WHAT IS BEING ASKED
Rewrite every row below with "black pickup truck" replaced by "dark pickup truck", changing nothing else. Leave the pictures out.

━━━━━━━━━━━━━━━━━━━━━━━━━━━━━━

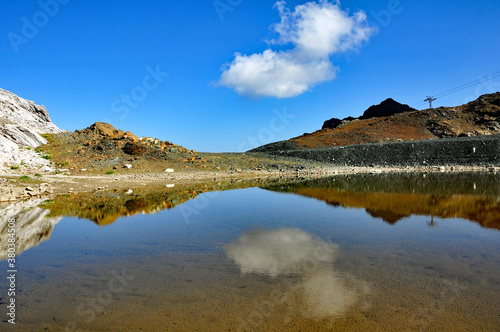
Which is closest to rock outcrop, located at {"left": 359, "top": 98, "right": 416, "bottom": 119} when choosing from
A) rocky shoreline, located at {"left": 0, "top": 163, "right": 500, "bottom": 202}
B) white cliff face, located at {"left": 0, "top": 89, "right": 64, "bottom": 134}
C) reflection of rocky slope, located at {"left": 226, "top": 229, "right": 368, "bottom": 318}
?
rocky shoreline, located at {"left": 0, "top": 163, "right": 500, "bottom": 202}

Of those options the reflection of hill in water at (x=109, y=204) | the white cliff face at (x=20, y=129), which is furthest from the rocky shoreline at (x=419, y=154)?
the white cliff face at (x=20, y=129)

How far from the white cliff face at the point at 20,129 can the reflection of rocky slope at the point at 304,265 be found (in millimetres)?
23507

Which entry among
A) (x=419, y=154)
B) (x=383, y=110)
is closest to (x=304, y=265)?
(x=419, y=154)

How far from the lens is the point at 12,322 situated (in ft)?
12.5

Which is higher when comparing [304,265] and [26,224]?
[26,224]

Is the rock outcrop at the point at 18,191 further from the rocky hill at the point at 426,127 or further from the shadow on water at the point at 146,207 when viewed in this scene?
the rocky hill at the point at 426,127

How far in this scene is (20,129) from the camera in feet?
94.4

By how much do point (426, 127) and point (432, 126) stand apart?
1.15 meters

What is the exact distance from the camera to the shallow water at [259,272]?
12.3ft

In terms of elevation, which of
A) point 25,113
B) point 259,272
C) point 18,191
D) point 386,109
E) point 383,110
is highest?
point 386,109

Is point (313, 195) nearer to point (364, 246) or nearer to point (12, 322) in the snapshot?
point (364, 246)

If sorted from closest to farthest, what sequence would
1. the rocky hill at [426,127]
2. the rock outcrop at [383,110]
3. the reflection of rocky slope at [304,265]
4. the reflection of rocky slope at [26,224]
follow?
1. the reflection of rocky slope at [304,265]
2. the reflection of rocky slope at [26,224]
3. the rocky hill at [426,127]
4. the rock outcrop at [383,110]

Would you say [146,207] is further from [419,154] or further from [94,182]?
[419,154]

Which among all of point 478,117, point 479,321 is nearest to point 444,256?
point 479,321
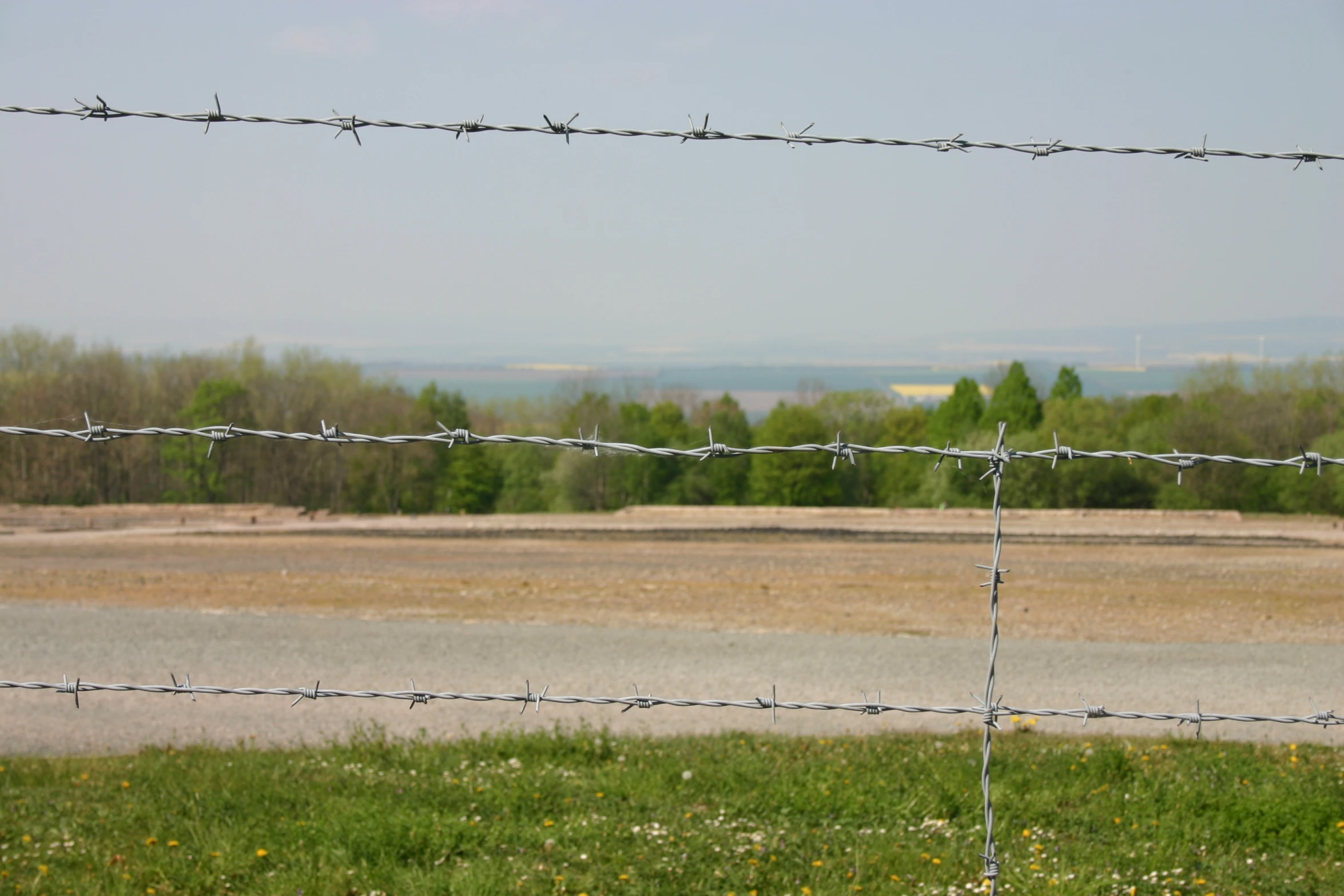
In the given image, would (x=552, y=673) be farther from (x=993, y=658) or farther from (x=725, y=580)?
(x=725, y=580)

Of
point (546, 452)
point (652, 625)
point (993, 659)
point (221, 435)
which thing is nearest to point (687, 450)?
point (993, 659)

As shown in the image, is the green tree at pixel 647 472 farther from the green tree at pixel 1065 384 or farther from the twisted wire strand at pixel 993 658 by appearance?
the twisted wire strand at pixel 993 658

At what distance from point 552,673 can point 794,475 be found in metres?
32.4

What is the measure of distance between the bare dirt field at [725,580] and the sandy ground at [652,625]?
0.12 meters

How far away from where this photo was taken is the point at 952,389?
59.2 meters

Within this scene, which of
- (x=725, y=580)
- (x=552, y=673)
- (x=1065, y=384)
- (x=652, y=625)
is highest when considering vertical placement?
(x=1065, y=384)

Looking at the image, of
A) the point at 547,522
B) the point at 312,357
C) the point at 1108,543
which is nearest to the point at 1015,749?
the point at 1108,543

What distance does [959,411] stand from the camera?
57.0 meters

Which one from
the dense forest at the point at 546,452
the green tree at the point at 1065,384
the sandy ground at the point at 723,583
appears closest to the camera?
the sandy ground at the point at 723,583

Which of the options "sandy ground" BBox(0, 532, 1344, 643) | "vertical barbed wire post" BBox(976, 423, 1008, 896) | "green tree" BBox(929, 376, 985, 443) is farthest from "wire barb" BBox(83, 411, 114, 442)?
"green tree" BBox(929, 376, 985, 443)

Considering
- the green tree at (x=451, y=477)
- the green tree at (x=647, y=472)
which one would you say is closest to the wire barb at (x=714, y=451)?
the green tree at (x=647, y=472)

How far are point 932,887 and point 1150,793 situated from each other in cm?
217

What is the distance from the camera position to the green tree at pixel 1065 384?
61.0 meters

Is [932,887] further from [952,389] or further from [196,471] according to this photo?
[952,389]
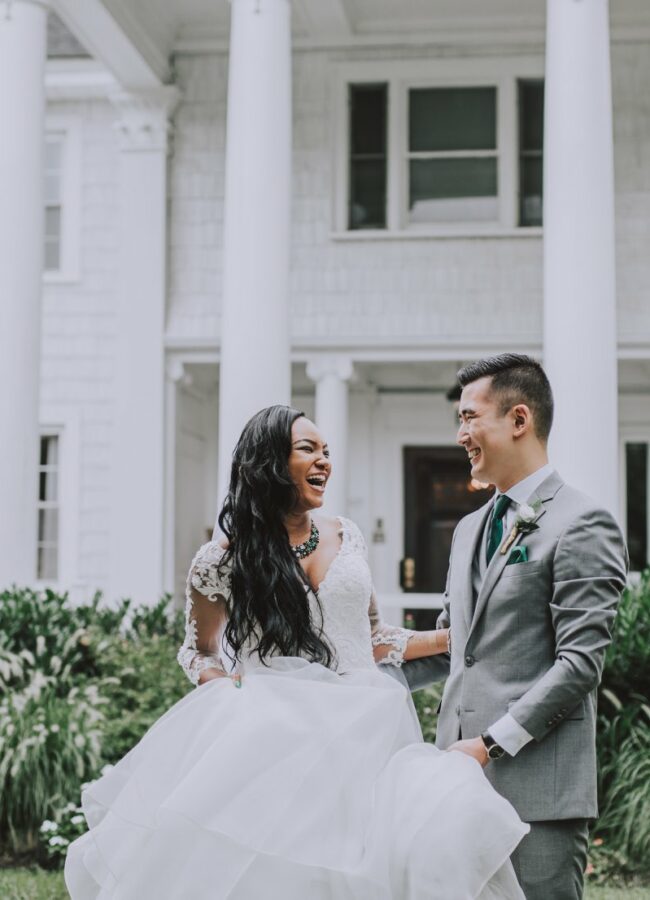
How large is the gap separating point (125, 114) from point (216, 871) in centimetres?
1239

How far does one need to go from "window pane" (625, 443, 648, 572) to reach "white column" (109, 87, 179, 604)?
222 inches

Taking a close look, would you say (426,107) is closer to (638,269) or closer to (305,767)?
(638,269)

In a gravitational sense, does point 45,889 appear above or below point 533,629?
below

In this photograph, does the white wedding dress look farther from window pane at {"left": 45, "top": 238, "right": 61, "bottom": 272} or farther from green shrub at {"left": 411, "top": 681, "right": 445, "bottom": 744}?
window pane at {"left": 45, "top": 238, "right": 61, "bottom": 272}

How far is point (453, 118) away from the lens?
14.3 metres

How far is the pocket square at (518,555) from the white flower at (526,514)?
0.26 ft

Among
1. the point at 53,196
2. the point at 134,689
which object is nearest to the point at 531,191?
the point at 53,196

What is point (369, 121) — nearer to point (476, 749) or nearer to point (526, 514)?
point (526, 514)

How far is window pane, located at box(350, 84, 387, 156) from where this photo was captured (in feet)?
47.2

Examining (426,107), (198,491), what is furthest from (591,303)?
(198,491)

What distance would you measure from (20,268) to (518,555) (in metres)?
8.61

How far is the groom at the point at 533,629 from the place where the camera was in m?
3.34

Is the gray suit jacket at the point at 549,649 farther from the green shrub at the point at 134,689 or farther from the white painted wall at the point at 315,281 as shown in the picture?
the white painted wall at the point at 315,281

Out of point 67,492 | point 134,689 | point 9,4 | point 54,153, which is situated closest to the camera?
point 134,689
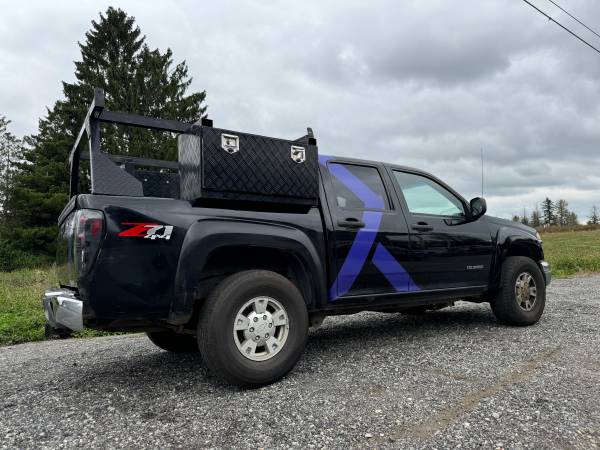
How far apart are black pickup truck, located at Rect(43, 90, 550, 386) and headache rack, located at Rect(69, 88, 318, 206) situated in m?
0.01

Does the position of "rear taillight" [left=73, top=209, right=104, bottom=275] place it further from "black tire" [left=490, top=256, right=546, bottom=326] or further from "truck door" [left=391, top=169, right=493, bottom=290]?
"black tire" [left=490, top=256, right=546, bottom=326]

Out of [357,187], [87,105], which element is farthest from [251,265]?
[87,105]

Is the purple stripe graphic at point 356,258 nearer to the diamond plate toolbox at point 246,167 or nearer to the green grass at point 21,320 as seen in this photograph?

━━━━━━━━━━━━━━━━━━━━━━━━━━━━━━

TASK OUTPUT
Which is closest to rock outcrop, located at {"left": 359, "top": 98, "right": 416, "bottom": 119} when choosing from
A) rocky shoreline, located at {"left": 0, "top": 163, "right": 500, "bottom": 202}
B) white cliff face, located at {"left": 0, "top": 89, "right": 64, "bottom": 134}
C) reflection of rocky slope, located at {"left": 226, "top": 229, "right": 368, "bottom": 318}
?
rocky shoreline, located at {"left": 0, "top": 163, "right": 500, "bottom": 202}

Of those options the reflection of hill in water at (x=109, y=204) | the white cliff face at (x=20, y=129), which is furthest from the rocky shoreline at (x=419, y=154)?
the white cliff face at (x=20, y=129)

How far from the white cliff face at the point at 20,129 can the reflection of rocky slope at the point at 304,265 be found (in millimetres)?
23507

Which entry among
A) (x=419, y=154)
B) (x=383, y=110)
is closest to (x=304, y=265)?
(x=419, y=154)

How far from the lens is the point at 12,322 situated (in ft)?
12.5

Which is higher when comparing [304,265] and [26,224]?
[26,224]

Is the rock outcrop at the point at 18,191 further from the rocky hill at the point at 426,127 or further from the shadow on water at the point at 146,207 when viewed in this scene?
the rocky hill at the point at 426,127

How far in this scene is (20,129) from the camera in feet?
94.4

By how much do point (426, 127) and point (432, 126) stand apart?
1.15 meters

What is the exact distance from the camera to the shallow water at [259,272]?
12.3ft

In terms of elevation, which of
A) point 25,113
B) point 259,272
C) point 18,191
D) point 386,109
E) point 383,110
is highest?
point 386,109

Is point (313, 195) nearer to point (364, 246) or nearer to point (12, 322) in the snapshot?
point (364, 246)

If sorted from closest to farthest, what sequence would
1. the rocky hill at [426,127]
2. the rock outcrop at [383,110]
3. the reflection of rocky slope at [304,265]
4. the reflection of rocky slope at [26,224]
follow?
1. the reflection of rocky slope at [304,265]
2. the reflection of rocky slope at [26,224]
3. the rocky hill at [426,127]
4. the rock outcrop at [383,110]

Would you say [146,207] is further from [419,154] or further from [94,182]?
[419,154]

Which among all of point 478,117, point 479,321 is nearest to point 444,256?
point 479,321
In the given image, would (x=552, y=673) be farther from (x=993, y=658) or farther from (x=725, y=580)?
(x=725, y=580)

Of
point (546, 452)
point (652, 625)
point (993, 659)
point (221, 435)
which thing is nearest to point (687, 450)?
point (993, 659)

As shown in the image, is the green tree at pixel 647 472 farther from the green tree at pixel 1065 384 or farther from the twisted wire strand at pixel 993 658 by appearance?
the twisted wire strand at pixel 993 658

At what distance from point 552,673 can point 794,475 be found in metres?
32.4

What is the measure of distance between the bare dirt field at [725,580] and the sandy ground at [652,625]?
0.12 meters

How far away from where this photo was taken is the point at 952,389?
59.2 meters

Within this scene, which of
- (x=725, y=580)
- (x=552, y=673)
- (x=1065, y=384)
- (x=652, y=625)
is highest when considering vertical placement?
(x=1065, y=384)

Looking at the image, of
A) the point at 547,522
B) the point at 312,357
C) the point at 1108,543
which is nearest to the point at 1015,749?
the point at 1108,543

What distance does [959,411] stand from the camera?
57.0 meters

Which one from
the dense forest at the point at 546,452
the green tree at the point at 1065,384
the sandy ground at the point at 723,583
appears closest to the camera?
the sandy ground at the point at 723,583

Which of the options "sandy ground" BBox(0, 532, 1344, 643) | "vertical barbed wire post" BBox(976, 423, 1008, 896) | "green tree" BBox(929, 376, 985, 443) is farthest from "wire barb" BBox(83, 411, 114, 442)?
"green tree" BBox(929, 376, 985, 443)

Considering
- the green tree at (x=451, y=477)
- the green tree at (x=647, y=472)
which one would you say is closest to the wire barb at (x=714, y=451)?
the green tree at (x=647, y=472)

How far are point 932,887 and point 1150,793 situated from each other in cm?
217

What is the distance from the camera position to the green tree at pixel 1065 384?
61.0 meters

Is [932,887] further from [952,389] or further from [196,471] according to this photo?
[952,389]
How large is the gap separating point (125, 114) from point (216, 871) in centimetres?
1239

How far does one need to go from "window pane" (625, 443, 648, 572) to reach "white column" (109, 87, 179, 604)?
222 inches

Taking a close look, would you say (426,107) is closer to (638,269) or closer to (305,767)?
(638,269)

In a gravitational sense, does point 45,889 appear above or below point 533,629?
below

In this photograph, does the white wedding dress look farther from window pane at {"left": 45, "top": 238, "right": 61, "bottom": 272} or farther from green shrub at {"left": 411, "top": 681, "right": 445, "bottom": 744}?
window pane at {"left": 45, "top": 238, "right": 61, "bottom": 272}

How far is point (453, 118) away from the lens?
14.3 metres

How far is the pocket square at (518,555) from the white flower at (526,514)?
0.26 ft

Among
1. the point at 53,196
2. the point at 134,689
which object is nearest to the point at 531,191?
the point at 53,196

What is point (369, 121) — nearer to point (476, 749) or nearer to point (526, 514)?
point (526, 514)

How far is window pane, located at box(350, 84, 387, 156) from where this photo was captured (in feet)?
47.2

Examining (426,107), (198,491), what is furthest from (591,303)?
(198,491)

What distance would you measure from (20,268) to (518,555) (in metres)?
8.61

How far is the groom at the point at 533,629 from the place where the camera was in m?
3.34

Is the gray suit jacket at the point at 549,649 farther from the green shrub at the point at 134,689 or farther from the white painted wall at the point at 315,281 as shown in the picture?
the white painted wall at the point at 315,281

Out of point 67,492 | point 134,689 | point 9,4 | point 54,153, which is situated closest to the camera?
point 134,689
How far apart are dark pickup truck, located at Rect(43, 90, 550, 386) and headache rack, located at Rect(69, 88, 318, 206) situated in m?
0.01

Does the position of "rear taillight" [left=73, top=209, right=104, bottom=275] place it further from "black tire" [left=490, top=256, right=546, bottom=326] or further from "truck door" [left=391, top=169, right=493, bottom=290]?
"black tire" [left=490, top=256, right=546, bottom=326]

Out of [357,187], [87,105], which element is farthest from [251,265]?
[87,105]

Is the purple stripe graphic at point 356,258 nearer to the diamond plate toolbox at point 246,167 or nearer to the green grass at point 21,320 as seen in this photograph?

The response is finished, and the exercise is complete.